▶ **Exercise task**
List every line of the data below that contains the string "Segment". Match case exactly.

====

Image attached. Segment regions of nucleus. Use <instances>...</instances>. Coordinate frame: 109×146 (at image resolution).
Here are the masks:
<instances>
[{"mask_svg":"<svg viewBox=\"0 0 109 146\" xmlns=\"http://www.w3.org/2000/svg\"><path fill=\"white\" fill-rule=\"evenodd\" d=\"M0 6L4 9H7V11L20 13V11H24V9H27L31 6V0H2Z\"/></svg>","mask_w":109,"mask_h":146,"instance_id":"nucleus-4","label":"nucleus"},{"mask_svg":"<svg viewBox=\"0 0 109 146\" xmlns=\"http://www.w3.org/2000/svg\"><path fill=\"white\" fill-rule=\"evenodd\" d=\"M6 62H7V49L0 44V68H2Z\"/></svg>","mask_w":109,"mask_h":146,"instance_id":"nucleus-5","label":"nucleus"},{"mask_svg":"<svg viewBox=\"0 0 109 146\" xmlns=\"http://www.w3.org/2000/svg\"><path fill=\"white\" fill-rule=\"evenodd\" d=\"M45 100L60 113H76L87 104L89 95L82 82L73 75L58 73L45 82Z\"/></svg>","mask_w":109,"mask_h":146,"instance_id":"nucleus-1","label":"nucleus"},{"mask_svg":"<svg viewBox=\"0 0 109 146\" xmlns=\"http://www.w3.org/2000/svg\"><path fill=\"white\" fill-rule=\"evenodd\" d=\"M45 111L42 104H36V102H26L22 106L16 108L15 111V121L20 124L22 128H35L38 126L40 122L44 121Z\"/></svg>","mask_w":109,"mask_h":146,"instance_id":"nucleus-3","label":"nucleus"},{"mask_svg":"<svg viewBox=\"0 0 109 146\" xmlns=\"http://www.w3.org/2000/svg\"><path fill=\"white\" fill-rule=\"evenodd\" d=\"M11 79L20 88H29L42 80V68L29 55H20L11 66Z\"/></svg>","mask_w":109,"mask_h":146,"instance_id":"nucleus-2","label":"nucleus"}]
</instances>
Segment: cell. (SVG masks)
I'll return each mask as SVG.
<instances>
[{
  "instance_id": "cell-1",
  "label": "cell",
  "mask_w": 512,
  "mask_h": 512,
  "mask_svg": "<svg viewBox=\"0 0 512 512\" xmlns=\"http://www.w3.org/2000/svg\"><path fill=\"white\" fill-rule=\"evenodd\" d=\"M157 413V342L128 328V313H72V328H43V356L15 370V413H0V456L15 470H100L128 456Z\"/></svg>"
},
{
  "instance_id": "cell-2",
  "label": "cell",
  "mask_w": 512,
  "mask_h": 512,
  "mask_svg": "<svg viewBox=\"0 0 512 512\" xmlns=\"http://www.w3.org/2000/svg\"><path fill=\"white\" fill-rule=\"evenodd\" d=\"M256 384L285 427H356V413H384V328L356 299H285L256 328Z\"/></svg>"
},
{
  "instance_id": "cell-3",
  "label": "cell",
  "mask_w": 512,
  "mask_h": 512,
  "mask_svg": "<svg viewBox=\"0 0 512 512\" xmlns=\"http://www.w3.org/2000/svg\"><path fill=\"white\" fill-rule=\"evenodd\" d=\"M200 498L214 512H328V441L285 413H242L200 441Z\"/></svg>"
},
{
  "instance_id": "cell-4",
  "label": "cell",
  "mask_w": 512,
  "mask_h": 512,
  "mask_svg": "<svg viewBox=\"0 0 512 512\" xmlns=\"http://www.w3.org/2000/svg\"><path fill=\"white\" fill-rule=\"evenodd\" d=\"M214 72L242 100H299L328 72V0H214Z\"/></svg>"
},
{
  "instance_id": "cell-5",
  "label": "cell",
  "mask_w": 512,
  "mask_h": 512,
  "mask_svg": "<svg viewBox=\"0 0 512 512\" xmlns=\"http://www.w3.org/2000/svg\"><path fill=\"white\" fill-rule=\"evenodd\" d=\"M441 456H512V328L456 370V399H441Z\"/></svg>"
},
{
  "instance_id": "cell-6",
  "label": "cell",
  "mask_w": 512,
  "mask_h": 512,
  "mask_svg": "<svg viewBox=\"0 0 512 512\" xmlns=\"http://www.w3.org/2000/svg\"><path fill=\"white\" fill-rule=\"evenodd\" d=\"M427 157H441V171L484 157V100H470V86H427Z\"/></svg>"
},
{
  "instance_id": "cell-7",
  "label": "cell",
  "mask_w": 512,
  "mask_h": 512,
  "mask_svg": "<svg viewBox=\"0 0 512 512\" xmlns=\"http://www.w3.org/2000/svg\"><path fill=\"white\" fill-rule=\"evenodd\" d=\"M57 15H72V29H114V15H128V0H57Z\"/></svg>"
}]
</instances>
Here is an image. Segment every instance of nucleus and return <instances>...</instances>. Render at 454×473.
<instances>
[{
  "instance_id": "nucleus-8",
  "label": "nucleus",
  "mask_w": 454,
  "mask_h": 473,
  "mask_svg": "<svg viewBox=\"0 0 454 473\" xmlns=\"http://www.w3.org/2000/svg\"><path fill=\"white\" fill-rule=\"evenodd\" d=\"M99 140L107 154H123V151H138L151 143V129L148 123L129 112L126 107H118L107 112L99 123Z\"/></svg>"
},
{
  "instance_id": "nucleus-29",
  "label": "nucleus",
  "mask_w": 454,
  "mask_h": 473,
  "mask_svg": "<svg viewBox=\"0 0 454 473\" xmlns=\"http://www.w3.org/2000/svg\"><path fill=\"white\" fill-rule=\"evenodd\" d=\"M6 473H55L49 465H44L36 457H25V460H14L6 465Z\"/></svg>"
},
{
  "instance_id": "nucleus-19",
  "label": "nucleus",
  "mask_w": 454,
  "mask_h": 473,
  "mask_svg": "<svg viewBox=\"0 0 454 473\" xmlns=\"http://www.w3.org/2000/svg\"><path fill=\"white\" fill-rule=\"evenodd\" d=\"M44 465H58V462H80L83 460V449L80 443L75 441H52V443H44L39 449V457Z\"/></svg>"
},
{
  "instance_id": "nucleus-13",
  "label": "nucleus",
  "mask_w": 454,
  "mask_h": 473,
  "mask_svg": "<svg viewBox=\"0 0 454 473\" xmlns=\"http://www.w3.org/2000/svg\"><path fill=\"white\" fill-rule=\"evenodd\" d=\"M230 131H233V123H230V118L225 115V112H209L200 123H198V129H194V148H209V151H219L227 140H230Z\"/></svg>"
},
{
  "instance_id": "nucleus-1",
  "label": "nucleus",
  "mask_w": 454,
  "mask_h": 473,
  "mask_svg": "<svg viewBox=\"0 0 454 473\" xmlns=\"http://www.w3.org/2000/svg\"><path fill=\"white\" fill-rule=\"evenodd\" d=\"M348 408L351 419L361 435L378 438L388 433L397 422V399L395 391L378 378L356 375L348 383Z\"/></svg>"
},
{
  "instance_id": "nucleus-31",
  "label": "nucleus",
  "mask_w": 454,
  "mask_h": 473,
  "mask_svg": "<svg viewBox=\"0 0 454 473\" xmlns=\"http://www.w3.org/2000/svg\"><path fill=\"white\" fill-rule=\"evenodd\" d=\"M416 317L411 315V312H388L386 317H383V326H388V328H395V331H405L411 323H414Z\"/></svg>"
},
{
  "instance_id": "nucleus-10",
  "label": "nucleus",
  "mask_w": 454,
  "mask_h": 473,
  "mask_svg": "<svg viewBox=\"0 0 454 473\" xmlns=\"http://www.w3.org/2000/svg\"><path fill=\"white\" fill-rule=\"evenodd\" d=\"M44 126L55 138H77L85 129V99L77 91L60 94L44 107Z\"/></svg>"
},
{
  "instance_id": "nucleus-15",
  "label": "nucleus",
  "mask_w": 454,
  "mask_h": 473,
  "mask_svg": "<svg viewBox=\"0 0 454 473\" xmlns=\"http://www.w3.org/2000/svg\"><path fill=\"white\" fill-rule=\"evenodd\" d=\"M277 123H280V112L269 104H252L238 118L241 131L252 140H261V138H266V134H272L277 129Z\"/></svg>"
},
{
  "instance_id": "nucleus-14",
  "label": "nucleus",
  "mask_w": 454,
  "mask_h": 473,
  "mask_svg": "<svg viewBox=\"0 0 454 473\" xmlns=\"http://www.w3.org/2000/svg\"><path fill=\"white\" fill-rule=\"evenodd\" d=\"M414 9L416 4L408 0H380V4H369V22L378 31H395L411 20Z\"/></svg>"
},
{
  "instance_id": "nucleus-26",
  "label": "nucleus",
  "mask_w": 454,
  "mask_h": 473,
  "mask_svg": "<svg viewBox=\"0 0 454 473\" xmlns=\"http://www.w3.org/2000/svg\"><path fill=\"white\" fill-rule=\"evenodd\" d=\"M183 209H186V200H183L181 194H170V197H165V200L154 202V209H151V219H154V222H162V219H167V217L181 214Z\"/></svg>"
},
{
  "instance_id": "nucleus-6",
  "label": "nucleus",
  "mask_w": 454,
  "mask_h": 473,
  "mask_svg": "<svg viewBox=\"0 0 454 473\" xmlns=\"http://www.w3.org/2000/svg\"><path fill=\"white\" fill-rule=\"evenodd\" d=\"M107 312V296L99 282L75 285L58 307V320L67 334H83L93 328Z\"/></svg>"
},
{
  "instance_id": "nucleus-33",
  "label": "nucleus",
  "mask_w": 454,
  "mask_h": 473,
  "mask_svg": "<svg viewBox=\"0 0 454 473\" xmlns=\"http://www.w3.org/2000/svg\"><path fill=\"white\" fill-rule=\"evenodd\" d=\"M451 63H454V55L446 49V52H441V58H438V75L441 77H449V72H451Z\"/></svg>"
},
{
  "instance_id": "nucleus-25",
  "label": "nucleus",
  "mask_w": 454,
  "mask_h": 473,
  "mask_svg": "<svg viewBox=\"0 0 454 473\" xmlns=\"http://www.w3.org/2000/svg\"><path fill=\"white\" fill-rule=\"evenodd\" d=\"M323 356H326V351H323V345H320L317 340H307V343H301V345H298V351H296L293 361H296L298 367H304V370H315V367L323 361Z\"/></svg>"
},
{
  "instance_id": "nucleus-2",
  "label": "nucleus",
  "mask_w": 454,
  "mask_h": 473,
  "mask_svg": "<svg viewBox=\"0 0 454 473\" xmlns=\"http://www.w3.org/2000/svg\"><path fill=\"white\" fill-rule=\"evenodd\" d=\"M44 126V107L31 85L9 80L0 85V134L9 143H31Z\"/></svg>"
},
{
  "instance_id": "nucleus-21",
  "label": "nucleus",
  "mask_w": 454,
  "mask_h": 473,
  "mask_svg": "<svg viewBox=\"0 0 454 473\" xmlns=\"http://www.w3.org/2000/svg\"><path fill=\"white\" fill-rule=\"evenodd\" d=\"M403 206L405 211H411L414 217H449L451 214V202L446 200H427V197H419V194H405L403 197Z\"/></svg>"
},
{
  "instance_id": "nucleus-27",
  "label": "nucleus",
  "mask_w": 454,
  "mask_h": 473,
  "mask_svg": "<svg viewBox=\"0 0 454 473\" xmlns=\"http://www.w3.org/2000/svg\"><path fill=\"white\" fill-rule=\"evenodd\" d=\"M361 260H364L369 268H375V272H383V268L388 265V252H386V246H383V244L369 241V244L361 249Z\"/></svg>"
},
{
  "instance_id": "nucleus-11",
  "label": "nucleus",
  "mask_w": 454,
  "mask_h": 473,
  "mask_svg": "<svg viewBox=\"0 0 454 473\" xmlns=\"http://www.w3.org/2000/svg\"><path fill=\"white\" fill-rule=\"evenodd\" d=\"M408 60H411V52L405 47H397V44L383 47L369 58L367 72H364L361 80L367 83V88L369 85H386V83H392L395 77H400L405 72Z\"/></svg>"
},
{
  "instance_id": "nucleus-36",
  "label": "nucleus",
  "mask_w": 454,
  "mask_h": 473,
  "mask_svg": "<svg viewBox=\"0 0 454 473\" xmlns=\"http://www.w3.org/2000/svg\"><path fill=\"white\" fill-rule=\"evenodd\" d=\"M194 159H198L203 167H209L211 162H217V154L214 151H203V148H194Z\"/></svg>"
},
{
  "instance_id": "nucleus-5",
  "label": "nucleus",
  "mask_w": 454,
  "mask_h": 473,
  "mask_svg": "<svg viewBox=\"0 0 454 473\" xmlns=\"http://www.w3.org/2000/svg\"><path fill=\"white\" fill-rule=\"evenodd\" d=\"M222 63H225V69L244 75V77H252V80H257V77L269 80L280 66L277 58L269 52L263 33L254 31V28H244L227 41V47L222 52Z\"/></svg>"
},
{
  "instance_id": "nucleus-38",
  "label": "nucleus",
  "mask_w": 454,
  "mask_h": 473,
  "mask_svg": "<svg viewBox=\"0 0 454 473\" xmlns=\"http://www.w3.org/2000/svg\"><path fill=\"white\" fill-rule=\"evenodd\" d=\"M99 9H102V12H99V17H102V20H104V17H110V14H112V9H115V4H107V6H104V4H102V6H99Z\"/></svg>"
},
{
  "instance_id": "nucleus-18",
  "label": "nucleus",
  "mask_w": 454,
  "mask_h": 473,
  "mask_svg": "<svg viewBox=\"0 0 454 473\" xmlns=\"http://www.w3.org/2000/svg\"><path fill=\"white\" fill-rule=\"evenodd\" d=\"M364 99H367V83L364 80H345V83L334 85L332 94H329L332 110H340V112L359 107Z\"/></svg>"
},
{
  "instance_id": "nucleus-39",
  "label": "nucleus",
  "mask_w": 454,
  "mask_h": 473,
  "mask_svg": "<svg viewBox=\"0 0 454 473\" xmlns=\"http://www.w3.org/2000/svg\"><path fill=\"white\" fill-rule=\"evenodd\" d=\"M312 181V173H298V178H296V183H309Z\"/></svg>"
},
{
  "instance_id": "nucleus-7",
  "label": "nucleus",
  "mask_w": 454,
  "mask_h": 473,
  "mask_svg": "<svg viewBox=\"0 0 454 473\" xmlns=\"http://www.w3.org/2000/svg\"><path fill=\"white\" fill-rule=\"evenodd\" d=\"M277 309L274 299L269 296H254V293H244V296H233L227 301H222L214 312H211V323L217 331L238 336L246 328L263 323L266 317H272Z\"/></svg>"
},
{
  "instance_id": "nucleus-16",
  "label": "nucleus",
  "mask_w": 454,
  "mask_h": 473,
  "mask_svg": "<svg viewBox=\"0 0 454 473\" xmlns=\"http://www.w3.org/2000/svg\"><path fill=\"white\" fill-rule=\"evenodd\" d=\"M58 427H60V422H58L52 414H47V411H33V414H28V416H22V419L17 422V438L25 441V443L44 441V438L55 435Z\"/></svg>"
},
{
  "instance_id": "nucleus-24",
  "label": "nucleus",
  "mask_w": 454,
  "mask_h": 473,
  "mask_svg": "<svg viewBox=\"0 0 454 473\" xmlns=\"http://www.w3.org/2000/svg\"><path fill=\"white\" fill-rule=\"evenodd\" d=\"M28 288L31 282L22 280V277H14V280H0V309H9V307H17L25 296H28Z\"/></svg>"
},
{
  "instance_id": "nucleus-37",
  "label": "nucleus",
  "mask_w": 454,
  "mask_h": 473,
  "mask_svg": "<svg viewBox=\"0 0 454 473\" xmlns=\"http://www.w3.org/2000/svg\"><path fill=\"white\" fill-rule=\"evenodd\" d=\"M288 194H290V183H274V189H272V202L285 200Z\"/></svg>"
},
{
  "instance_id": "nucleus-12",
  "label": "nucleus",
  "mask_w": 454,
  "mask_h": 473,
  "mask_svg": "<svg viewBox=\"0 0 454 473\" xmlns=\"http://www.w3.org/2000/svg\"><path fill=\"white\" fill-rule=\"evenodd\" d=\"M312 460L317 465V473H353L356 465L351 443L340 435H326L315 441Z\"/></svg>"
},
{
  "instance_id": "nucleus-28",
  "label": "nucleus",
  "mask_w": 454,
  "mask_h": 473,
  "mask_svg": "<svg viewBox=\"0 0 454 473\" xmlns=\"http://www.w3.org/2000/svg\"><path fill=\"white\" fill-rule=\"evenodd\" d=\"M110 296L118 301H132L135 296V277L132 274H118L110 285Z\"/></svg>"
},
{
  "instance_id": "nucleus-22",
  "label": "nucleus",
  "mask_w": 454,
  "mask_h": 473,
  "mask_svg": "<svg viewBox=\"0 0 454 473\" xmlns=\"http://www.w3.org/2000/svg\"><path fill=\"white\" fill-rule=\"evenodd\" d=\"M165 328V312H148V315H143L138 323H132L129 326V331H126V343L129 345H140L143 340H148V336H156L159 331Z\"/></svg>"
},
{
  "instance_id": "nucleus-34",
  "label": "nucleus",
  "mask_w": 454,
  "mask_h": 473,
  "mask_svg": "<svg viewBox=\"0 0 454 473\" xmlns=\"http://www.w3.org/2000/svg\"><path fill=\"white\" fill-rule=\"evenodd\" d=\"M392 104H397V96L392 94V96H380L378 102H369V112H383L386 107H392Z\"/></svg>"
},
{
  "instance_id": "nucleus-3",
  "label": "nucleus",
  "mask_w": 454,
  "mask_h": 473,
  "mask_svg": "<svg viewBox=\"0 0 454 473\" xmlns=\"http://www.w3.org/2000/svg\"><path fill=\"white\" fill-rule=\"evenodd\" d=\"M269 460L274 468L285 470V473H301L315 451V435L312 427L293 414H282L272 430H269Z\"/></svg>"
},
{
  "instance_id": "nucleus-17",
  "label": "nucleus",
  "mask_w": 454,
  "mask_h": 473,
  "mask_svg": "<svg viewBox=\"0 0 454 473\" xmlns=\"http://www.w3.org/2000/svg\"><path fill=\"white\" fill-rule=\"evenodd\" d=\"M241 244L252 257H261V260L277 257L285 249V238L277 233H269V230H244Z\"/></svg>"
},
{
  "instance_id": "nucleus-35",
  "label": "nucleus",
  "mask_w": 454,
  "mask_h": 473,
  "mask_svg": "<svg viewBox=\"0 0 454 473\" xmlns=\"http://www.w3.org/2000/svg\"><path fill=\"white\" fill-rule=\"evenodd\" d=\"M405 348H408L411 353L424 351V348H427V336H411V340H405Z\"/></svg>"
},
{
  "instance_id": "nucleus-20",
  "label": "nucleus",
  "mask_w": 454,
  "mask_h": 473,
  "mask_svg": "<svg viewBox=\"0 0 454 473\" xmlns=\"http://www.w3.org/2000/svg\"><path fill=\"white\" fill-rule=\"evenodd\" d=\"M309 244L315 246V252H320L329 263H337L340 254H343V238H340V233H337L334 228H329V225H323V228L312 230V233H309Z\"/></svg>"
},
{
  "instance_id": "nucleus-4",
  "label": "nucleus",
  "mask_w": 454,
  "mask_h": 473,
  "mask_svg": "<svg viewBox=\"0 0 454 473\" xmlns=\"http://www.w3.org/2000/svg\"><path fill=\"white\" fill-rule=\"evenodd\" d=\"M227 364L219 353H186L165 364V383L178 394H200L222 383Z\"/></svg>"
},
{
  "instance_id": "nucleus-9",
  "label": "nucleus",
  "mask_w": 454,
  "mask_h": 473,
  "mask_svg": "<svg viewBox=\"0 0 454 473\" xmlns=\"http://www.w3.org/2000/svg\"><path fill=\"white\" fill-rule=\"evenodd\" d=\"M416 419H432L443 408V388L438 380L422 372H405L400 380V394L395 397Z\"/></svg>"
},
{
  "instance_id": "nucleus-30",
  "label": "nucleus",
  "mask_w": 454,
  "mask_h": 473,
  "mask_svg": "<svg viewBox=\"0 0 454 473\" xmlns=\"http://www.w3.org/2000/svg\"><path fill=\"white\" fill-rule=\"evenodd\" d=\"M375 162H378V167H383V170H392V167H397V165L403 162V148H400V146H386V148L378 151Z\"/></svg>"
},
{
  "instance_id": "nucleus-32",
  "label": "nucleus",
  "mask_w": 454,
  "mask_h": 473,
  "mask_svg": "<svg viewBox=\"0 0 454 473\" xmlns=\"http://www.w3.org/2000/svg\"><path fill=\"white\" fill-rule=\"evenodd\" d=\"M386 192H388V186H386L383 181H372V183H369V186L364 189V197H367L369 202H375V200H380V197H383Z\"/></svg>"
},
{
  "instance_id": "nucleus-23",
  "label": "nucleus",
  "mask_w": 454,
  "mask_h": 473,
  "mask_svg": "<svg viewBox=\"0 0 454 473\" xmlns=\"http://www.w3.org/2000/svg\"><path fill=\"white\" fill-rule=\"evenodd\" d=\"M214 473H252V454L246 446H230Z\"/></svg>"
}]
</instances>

====

▶ **Completed exercise**
Image attached. Segment regions of nucleus. Use <instances>...</instances>. Coordinate frame: 109×146 (at image resolution).
Segment: cell. (SVG masks)
Here is an image. Segment every instance of nucleus and return <instances>...</instances>. Render at 454×473.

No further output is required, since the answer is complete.